NeRF for Lunar imagery:
A neural radiance field (NeRF) is a neural network that can reconstruct complex 3D scenes from a partial set of 2D images. We capture images of a scene from different viewpoints so that these input 2D images to the NeRF model so that it analyses some features for each images such as:
1) Intensity of light falling at that point
2) The color of the light at a point
3) Camera positioning
4) Spatial information
Working of NeRF for 3D image rendering:
1) Ray Generation:
For each pixel in the desired output (the new view we want to render), NeRF generates a ray that originates from the
virtual camera's position and passes through that pixel. This ray represents the path of light that would reach that
pixel in the rendered image.
2) Sampling Along the Ray:
Along each ray, NeRF takes multiple sample points. These samples represent points in the 3D space that the ray passes
through. It is determining what color and density exists at various points along the path of the light ray
3) Neural Network Evaluation:
For each sample point, NeRF feeds its 3D coordinates and viewing direction into the neural network.
The neural network then outputs:
The color of the light at that point (RGB values).
The volumetric density (how opaque the material is at that point).
4) Volume Rendering:
NeRF uses a technique called volume rendering to combine the color and density information from all the sample points
along the ray.
This process simulates how light accumulates as it travels through the 3D scene.
This is conceptually similar to simulating how light passes through a participating medium, like smoke or fog.

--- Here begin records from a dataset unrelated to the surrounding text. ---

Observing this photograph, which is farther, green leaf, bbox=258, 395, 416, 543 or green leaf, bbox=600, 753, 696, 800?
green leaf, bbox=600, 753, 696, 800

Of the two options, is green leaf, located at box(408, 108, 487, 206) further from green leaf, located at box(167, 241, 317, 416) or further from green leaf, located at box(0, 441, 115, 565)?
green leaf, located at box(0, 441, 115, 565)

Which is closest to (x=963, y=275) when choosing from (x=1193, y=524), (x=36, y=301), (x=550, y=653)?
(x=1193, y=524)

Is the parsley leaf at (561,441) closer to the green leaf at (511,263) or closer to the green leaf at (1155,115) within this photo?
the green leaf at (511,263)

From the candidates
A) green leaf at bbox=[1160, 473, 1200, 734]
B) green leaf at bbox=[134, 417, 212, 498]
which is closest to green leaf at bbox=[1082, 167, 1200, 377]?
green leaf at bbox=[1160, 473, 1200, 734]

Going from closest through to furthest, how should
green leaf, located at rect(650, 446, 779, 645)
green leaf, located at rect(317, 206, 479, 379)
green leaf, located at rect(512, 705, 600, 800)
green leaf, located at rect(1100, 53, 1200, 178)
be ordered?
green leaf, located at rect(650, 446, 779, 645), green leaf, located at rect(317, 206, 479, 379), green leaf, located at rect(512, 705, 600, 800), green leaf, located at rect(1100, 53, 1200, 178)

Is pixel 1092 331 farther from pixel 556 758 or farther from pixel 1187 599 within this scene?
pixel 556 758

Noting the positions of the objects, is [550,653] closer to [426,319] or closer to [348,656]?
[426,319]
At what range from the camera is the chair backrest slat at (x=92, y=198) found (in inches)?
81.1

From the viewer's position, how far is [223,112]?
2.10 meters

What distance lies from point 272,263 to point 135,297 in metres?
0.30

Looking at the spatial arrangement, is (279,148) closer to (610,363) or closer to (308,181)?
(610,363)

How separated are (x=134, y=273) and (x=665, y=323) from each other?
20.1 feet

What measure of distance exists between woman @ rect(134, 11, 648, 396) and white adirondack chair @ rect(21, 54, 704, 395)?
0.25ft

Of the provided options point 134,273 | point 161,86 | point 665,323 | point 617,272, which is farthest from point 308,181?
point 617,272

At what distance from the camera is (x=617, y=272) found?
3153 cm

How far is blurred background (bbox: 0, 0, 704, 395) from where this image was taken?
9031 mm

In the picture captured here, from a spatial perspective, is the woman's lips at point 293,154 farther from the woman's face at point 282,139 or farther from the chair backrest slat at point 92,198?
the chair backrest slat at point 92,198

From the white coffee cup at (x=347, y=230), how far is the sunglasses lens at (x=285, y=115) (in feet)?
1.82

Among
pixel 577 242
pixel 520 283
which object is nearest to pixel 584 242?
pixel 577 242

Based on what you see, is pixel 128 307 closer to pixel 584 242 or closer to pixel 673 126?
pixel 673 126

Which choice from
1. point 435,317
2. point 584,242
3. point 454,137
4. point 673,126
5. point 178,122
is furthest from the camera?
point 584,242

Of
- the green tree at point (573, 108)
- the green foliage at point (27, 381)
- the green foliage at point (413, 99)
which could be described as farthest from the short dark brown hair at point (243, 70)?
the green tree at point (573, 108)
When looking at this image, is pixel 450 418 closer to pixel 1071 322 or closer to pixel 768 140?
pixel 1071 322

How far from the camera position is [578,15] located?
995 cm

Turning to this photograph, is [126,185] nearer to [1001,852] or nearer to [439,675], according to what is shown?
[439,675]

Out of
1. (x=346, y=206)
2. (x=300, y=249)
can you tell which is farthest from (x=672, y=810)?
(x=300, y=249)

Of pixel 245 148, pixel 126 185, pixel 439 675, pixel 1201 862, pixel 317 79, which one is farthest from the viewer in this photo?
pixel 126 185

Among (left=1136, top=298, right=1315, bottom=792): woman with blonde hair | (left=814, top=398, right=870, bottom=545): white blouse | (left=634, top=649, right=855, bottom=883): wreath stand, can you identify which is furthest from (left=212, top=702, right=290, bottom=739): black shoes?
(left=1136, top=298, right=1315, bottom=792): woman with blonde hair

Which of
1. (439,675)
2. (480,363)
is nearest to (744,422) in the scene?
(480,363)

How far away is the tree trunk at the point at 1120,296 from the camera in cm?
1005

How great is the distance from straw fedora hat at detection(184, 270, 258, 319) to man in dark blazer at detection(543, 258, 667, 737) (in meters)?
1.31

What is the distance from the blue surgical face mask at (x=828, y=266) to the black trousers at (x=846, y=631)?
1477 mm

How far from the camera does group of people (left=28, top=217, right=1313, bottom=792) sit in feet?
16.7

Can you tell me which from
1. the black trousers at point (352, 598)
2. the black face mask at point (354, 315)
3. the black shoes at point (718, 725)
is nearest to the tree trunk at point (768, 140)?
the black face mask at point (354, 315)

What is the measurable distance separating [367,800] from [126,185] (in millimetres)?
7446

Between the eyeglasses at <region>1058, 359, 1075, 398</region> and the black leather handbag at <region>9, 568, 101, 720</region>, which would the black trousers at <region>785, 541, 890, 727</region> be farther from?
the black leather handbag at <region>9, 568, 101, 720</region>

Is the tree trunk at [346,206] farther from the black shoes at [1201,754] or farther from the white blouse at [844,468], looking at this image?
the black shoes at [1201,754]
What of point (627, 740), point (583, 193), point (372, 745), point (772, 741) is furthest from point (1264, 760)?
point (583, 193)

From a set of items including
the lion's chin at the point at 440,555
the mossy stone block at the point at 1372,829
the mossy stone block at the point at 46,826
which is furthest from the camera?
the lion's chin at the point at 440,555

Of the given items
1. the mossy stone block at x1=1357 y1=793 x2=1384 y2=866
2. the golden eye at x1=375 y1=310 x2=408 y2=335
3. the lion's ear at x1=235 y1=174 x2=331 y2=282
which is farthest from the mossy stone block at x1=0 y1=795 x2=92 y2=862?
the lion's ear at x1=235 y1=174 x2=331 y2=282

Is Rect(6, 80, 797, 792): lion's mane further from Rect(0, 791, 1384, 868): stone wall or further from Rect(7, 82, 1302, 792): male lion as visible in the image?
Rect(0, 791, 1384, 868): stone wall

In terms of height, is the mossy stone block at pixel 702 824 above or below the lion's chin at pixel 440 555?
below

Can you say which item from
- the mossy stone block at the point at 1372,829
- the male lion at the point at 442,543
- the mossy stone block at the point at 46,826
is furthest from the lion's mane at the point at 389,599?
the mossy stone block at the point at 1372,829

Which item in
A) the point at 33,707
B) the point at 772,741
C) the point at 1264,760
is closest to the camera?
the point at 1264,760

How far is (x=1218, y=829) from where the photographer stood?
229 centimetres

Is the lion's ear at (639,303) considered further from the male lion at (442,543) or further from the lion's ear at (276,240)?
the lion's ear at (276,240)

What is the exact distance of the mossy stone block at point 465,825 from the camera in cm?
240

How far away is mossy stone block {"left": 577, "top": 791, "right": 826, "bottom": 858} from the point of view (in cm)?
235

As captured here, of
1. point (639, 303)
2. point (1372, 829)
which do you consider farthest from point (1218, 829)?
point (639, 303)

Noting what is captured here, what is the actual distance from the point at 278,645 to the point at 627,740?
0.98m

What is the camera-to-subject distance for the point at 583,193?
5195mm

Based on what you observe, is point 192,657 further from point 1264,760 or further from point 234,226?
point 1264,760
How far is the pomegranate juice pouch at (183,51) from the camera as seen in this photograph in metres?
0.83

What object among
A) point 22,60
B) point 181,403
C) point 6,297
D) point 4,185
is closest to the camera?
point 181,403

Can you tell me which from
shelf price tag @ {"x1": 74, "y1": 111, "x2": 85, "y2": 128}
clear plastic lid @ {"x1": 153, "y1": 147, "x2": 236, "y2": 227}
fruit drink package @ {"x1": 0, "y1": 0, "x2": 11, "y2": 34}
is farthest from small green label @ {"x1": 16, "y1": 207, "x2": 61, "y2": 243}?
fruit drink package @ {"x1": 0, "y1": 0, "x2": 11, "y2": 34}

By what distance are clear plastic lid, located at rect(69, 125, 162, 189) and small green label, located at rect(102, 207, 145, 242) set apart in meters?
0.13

Essentially, it integrates the color and opacity along the ray, with the opacity determining how much the color
at a certain point contributes to the final pixel color.
The accumulated color and opacity along the ray will determine the color of the pixel in the new rendered image.
Our Project Implementation of 3D reconstruction of 22D lunar images:
- We have converted all images to jpeg and resized them to 256,256 for easier and smooth operations on them for our deep learning model.
- Since a fixed dataset for authentic lunar images by ISRO was unavailable on public platforms , i have taken them manually.
- We have taken 90 images total since this was a basic project to understand and see working of NeRF models. For much more realistic and advanced projects we would need much more images as well as high computing units for effecient training.
- The NeRF model generates depth maps.
what exactly is a depth map?
---> A depth map is essentially an image where each pixel's value represents the distance of a point in a scene from the viewpoint of a camera. These distances are represented as grayscale values.
---> They are crucial especially in AR VR environments.
This project is a very basic implementation of Neural radiance field models and might not be accurate. For actual implementations we would need proper dataset, advanced algorithms to estimate camera positions and coordinates since for these images no camera angle and information was attached. Moreover, high end GPU's are important for training such large models.